No worship leader ever stops making mistakes. From the most seasoned and experienced worship leaders, to the newest and greenest, mistakes are inevitable, humbling and part of the process of maturing. We’re imperfect people, working alongside other imperfect people, playing musical instruments and singing songs imperfectly, with a congregation of imperfect men and women trying to sing along.
So our goal is not to become flawless worship leaders who never make mistakes. Our goal is simply to keep being humbled by our awareness of our imperfection, and to keep growing, so we can more effectively point our congregations to Jesus in the power of the Spirit, not the power of our own professionalism.
To that end, here are eight of the most common worship leading mistakes that I’ve observed in my own ministry, and through friendships and experiences with lots of other worship leaders too:
Wrapping our identity up in our performance
We feel good about ourselves after a good service, and bad about ourselves after a bad service. We need to resist this temptation—every Sunday—and always ground our identity and our worth in the gospel reality of being hidden in Christ.
Inserting too much of our personality into our performance
Using “performance” here in a very broad sense of “standing in front of people,” worship leaders can sometimes make the mistake of allowing so much of their personality, sound, look and “stage presence” onto the platform that people in the congregation get a subtle hint that they should tune out and watch. Worship leaders, while remaining themselves and being who they are, have to also know how to dial back their persona, especially depending on the context, so that the congregation can focus on the main task at hand: singing along with each other and magnifying the greatness of God.
Doing too many new songs
This is another big and all-too-common mistake. Too many new songs in a service, or in a row, can have an incredibly detrimental impact on your congregation’s ability to engage in worship. Worship leaders should be building a solid repertoire of songs, anchored by the best songs of the centuries, and enjoying the best songs of the modern day. Adding one or two new songs a month to that repertoire is realistically the most we should aim for.
Doing songs with ranges that are too high
Most people don’t want to—and can’t—sing songs that hang out near Es and Fs and Gs. They just simply can’t do it. Being aware of this, and being willing to take the extra time to transpose songs down to sit in more singable ranges, will serve your congregation and result in stronger singing.
Playing it too safe for too long
What risks are you taking? Where are you pushing your musicians? Where does your congregation need to grow? In what ruts are you—and your congregation—stuck? If your worship team and/or choir and/or congregation is still singing the same songs, in pretty much the same way, with pretty much the same instrumentation, then you may be making the mistake of playing it too safe for too long.
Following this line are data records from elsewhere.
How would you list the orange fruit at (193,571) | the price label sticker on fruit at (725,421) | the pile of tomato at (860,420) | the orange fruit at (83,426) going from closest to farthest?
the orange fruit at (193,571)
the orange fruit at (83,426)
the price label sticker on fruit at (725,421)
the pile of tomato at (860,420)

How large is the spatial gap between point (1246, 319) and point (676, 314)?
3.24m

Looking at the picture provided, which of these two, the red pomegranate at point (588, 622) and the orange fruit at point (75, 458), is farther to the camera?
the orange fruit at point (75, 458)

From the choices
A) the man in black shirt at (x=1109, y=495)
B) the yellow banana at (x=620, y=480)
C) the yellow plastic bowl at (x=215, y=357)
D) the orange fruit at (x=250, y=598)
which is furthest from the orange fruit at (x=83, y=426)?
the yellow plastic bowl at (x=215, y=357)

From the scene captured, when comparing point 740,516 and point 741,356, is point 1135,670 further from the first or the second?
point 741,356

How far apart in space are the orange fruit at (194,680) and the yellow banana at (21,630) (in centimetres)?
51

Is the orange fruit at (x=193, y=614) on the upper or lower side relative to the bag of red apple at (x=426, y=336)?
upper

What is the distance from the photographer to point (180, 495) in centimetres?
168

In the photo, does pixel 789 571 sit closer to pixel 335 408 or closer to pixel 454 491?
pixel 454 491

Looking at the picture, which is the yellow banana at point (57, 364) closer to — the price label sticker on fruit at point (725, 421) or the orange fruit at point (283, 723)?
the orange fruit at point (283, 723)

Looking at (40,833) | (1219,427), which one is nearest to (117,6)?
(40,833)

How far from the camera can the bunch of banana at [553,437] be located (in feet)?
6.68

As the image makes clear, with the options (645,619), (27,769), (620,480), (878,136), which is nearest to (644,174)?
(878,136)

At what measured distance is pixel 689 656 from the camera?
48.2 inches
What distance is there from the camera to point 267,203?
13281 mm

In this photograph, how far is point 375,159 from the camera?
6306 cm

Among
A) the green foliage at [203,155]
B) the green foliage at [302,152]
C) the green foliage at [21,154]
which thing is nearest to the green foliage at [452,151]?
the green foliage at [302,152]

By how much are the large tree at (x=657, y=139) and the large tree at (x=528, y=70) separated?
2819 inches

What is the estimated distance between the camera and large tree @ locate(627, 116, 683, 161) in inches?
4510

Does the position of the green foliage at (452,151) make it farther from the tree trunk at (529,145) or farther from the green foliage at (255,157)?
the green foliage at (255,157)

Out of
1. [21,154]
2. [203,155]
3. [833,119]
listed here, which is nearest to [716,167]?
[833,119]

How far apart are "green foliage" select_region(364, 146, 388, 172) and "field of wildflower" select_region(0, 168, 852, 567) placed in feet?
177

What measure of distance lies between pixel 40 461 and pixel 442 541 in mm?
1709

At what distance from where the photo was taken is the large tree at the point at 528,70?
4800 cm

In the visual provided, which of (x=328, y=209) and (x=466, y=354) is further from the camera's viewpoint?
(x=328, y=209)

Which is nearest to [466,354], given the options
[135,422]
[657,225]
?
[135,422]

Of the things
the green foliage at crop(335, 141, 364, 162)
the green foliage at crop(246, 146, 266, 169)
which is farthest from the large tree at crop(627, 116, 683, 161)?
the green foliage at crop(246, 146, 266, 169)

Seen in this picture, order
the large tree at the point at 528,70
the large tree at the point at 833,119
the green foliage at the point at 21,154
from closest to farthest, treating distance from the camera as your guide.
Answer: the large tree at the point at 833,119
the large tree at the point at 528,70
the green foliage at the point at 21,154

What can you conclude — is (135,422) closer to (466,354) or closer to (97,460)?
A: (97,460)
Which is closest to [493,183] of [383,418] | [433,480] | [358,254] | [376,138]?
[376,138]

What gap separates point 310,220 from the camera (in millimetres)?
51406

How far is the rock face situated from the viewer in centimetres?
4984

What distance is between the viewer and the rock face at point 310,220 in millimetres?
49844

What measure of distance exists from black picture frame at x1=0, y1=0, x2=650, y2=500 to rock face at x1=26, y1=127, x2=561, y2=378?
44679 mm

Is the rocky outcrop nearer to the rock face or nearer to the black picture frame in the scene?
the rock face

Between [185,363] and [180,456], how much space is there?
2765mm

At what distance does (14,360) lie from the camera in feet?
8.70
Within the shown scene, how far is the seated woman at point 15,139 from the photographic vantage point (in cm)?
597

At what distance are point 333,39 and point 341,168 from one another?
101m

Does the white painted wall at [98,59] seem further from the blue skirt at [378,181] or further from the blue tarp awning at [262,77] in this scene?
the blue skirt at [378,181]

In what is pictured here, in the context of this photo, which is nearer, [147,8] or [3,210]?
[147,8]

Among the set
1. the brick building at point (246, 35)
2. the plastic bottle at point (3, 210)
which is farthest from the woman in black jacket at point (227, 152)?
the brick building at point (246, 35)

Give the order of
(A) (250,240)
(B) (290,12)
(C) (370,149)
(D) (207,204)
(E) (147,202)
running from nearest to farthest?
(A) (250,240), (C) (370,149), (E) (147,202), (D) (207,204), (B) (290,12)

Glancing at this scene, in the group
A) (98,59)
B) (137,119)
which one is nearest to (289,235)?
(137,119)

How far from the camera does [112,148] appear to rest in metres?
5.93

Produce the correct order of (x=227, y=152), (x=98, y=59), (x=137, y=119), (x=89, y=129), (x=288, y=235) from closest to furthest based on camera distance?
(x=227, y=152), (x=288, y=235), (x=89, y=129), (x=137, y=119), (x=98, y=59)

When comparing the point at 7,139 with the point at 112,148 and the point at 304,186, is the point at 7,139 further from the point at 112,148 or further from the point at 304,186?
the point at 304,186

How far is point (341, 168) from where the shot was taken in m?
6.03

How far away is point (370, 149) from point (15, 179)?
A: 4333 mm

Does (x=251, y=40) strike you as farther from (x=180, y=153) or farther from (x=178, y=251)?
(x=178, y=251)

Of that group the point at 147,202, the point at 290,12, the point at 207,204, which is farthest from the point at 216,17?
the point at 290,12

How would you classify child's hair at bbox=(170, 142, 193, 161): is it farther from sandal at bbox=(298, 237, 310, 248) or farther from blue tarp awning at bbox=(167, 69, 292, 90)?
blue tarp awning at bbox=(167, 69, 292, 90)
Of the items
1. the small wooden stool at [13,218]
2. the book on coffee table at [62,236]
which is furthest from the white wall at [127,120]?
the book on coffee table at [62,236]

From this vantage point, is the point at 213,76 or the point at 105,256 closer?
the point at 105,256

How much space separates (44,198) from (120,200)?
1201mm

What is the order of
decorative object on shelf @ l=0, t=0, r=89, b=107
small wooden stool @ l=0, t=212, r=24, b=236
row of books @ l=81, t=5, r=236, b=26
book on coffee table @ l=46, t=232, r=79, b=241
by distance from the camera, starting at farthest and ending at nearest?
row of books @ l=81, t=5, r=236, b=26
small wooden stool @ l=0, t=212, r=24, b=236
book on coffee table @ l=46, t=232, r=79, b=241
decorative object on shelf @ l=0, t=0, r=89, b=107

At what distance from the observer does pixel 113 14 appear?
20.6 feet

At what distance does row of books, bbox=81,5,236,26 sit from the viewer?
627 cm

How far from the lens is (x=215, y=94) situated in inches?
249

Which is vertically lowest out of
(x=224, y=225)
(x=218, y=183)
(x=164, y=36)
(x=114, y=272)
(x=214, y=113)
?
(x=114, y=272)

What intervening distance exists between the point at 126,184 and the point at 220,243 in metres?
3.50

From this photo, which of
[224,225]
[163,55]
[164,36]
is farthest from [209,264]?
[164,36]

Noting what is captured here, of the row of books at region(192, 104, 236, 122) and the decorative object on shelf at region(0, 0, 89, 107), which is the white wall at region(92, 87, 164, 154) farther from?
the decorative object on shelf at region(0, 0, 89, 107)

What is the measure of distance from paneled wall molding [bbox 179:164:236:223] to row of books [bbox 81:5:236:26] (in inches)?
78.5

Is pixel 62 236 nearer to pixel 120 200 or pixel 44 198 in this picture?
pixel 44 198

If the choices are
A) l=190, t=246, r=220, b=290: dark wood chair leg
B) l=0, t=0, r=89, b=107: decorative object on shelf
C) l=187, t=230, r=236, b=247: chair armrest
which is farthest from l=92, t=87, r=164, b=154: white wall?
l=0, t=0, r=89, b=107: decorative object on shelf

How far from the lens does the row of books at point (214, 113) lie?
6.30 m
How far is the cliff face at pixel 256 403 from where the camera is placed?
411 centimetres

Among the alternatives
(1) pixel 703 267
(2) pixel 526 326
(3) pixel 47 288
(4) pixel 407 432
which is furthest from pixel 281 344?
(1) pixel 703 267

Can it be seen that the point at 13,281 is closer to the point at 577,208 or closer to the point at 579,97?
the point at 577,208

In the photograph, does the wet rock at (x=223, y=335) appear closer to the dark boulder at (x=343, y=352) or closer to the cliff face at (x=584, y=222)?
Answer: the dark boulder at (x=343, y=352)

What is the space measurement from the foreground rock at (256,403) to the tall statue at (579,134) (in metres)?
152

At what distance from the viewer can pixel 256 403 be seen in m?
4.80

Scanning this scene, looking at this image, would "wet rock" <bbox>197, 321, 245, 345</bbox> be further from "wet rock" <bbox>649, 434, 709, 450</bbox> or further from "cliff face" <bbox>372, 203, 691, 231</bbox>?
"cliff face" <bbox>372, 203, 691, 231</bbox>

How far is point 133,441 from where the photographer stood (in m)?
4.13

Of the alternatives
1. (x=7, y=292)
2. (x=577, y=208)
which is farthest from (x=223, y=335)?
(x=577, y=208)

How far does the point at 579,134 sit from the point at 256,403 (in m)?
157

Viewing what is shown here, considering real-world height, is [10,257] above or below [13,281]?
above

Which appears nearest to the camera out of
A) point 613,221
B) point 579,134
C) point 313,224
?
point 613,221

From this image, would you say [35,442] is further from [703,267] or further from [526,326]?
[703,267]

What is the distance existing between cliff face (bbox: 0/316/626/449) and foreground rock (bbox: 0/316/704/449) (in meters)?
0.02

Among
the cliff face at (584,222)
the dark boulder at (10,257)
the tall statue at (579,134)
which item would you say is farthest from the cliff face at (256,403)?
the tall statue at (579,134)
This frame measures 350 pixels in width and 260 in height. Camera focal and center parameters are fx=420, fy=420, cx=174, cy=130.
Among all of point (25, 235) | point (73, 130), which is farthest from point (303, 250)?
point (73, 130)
Prayerfully discern where you might need to expand your expression of worship to a God whose “greatness is unsearchable” (Psalm 145).
Trying to be too creative too much
On the flip side—a common worship leading mistake comes in the form of always trying to be more creative, more inventive, more cutting-edge and more different than last week, or last Easter, or last Christmas. Some worship leaders get stuck in a vortex of pursuing relevance/creativity and eventually lose their bearings. If this is you, take a step back, go back to the basics and rest in the good news that, at the core of worship leading, is a call to be consistently, faithfully, reliability and pastorally persistent in helping your congregation sing to, and see, and savor Jesus Christ, Sunday after Sunday after Sunday.
Allowing our wounds to harden us
Over time, even in the healthiest of churches with the most gracious volunteers and congregation, worship leaders get beat up. Maybe a full-fledged critical campaign is launched against you, or maybe it’s just one person who views their life-calling as being a thorn in your side. Whatever the case may be, every worship leader will get wounded. We can’t help that part. But we make a mistake when we allow those wounds to harden us, so we become angry, or burned-out, or resentful, or we pull back and just phone it in so we don’t get wounded again, or we quit ministry and give up. The good news of belonging to Jesus Christ, and knowing that he calls us, equips us, protects us and goes before us, allows us to operate in ministry whether in good times or rocky times, with a rootedness and security that keeps us both soft-hearted and thick-skinned.
Basing our assessment of worship on what we see with our eyes
Lots of hands raised = worship happened. No hands raised = no worship happened. Sadly, that’s an all-too-common way that many worship leaders can tend to assess a service. We look out at a congregation, and we make a snap assessment, that may or may not have any basis in reality, especially in an invisible and spiritual reality that we cannot see with our eyes, and we stick with that. I’m not saying we shouldn’t look at our congregation, or that we can’t tell a lot by what we see. We certainly should, and we certainly can.
But never forget this, worship leader: You have no idea what’s happening in people’s hearts, you can’t possibly know all that God is up to, and you most likely won’t ever know the short-term and/or long-term impact of your faithful leadership in people’s lives over the course of years’ worth of Sundays that help them remember and proclaim the good news of the gospel. Don’t make the mistake of making a quick assessment. God is like a gardener, not a Photo Shop artist. So plant seeds, water soil, pull weeds, enjoy fruit, prune when needed and repeat as needed. That’s the reality of ministry, and every worship leader in the world, from the most experienced to the most amateur, can never hear that truth enough times.